- [Scene-based reasoning records]:
________
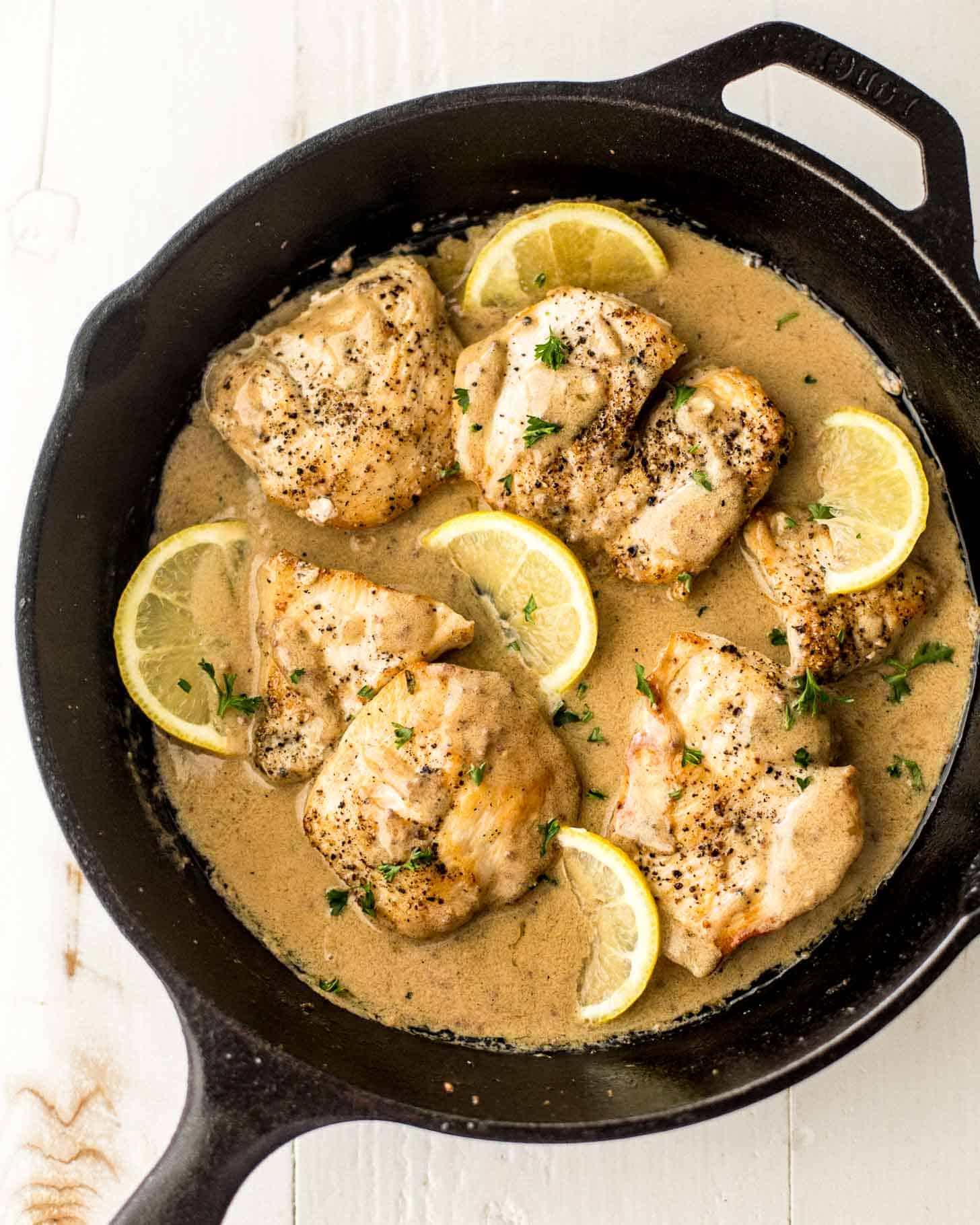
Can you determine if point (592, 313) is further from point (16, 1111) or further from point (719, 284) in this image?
point (16, 1111)

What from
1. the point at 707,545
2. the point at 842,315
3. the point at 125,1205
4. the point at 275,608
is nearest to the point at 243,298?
the point at 275,608

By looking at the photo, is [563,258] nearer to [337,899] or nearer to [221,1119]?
[337,899]

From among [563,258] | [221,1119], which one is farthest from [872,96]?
[221,1119]

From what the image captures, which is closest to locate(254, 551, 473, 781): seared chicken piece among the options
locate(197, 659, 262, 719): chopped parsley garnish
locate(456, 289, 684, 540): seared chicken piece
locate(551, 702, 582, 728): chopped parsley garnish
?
locate(197, 659, 262, 719): chopped parsley garnish

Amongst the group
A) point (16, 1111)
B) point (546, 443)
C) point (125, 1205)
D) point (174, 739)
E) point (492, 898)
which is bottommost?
point (125, 1205)

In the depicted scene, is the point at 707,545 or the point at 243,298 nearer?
the point at 707,545

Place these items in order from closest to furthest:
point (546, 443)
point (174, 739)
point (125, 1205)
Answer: point (125, 1205)
point (546, 443)
point (174, 739)
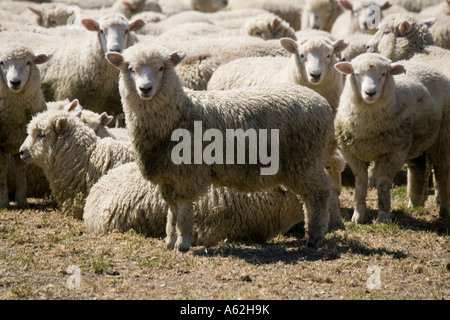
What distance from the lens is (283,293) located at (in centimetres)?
566

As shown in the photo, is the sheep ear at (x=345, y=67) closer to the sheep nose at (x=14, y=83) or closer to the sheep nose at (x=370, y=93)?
the sheep nose at (x=370, y=93)

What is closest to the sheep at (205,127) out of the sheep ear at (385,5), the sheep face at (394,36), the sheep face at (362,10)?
the sheep face at (394,36)

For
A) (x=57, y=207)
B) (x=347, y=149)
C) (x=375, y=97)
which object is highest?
(x=375, y=97)

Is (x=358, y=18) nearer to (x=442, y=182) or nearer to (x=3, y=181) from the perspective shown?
(x=442, y=182)

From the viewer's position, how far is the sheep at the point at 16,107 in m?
8.68

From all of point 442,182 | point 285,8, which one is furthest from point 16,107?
point 285,8

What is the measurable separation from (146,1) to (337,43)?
408 inches

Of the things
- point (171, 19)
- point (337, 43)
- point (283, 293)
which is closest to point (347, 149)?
point (337, 43)

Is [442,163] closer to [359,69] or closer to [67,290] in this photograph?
[359,69]

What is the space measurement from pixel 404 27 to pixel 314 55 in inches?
85.2

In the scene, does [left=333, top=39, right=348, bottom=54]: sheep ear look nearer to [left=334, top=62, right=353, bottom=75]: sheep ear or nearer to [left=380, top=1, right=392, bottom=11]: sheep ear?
[left=334, top=62, right=353, bottom=75]: sheep ear

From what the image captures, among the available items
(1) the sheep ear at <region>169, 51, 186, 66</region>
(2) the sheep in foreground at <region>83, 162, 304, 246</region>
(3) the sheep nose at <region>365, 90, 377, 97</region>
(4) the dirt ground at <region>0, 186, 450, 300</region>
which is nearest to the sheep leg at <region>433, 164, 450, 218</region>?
(4) the dirt ground at <region>0, 186, 450, 300</region>

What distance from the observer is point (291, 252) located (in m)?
6.69

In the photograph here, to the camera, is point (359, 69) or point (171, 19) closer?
point (359, 69)
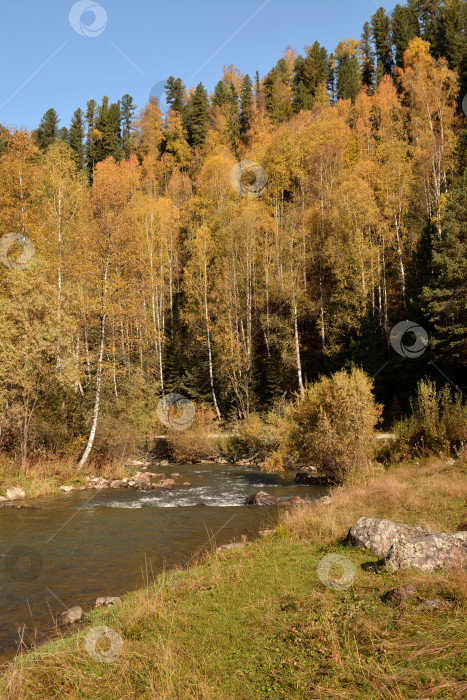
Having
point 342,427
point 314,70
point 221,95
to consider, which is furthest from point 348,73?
point 342,427

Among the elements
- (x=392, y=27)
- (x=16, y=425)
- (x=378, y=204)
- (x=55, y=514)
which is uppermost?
(x=392, y=27)

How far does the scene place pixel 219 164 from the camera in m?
47.0

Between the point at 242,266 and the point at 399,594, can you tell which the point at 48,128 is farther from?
the point at 399,594

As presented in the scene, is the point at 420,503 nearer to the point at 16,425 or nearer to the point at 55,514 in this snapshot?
the point at 55,514

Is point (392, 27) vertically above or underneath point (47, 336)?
above

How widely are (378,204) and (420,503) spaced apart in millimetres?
31928

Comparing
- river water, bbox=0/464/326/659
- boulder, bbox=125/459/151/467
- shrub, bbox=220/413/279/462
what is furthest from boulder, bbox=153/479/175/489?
shrub, bbox=220/413/279/462

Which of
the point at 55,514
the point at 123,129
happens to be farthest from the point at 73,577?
the point at 123,129

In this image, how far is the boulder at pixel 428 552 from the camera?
21.0ft

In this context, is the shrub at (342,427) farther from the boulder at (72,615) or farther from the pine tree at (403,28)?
the pine tree at (403,28)

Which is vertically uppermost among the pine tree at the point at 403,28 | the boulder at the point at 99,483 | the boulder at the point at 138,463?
the pine tree at the point at 403,28

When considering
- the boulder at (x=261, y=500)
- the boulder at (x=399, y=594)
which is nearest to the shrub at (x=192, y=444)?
the boulder at (x=261, y=500)

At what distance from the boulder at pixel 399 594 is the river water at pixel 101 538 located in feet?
16.9

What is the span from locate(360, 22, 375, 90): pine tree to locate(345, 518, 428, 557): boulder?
7826 centimetres
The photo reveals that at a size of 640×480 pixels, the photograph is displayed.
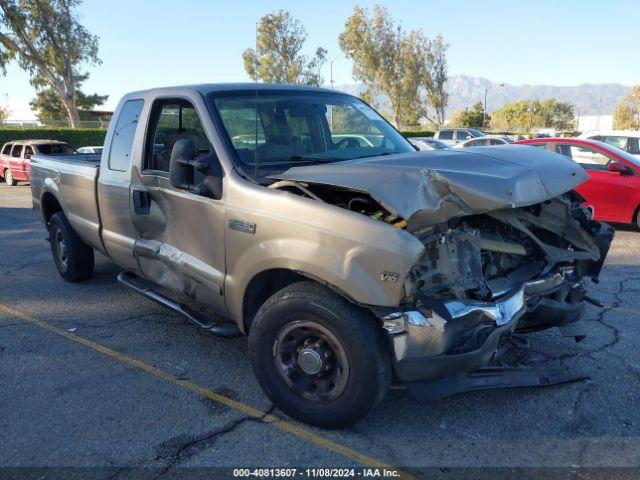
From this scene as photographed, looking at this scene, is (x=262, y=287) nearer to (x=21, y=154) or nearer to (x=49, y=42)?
(x=21, y=154)

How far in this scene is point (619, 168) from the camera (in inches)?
352

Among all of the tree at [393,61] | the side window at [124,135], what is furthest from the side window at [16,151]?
the tree at [393,61]

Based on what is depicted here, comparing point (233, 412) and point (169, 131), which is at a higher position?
point (169, 131)

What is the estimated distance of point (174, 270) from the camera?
163 inches

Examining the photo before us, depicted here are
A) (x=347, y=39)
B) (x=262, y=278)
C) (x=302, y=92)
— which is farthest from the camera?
(x=347, y=39)

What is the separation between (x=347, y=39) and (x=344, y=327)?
52997 millimetres

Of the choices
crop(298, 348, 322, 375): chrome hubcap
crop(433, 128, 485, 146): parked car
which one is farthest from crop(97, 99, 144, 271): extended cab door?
crop(433, 128, 485, 146): parked car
________
- [Instructions to follow]:
Put the lines of the listing from the one containing "Of the choices" through the end of the listing, both included, into a Markdown table with columns No. and Line, leaving out any blank lines.

- [Solved problem]:
| No. | Line |
|---|---|
| 1 | Of the choices |
| 2 | crop(298, 348, 322, 375): chrome hubcap |
| 3 | crop(433, 128, 485, 146): parked car |
| 4 | which one is farthest from crop(97, 99, 144, 271): extended cab door? |
| 5 | crop(433, 128, 485, 146): parked car |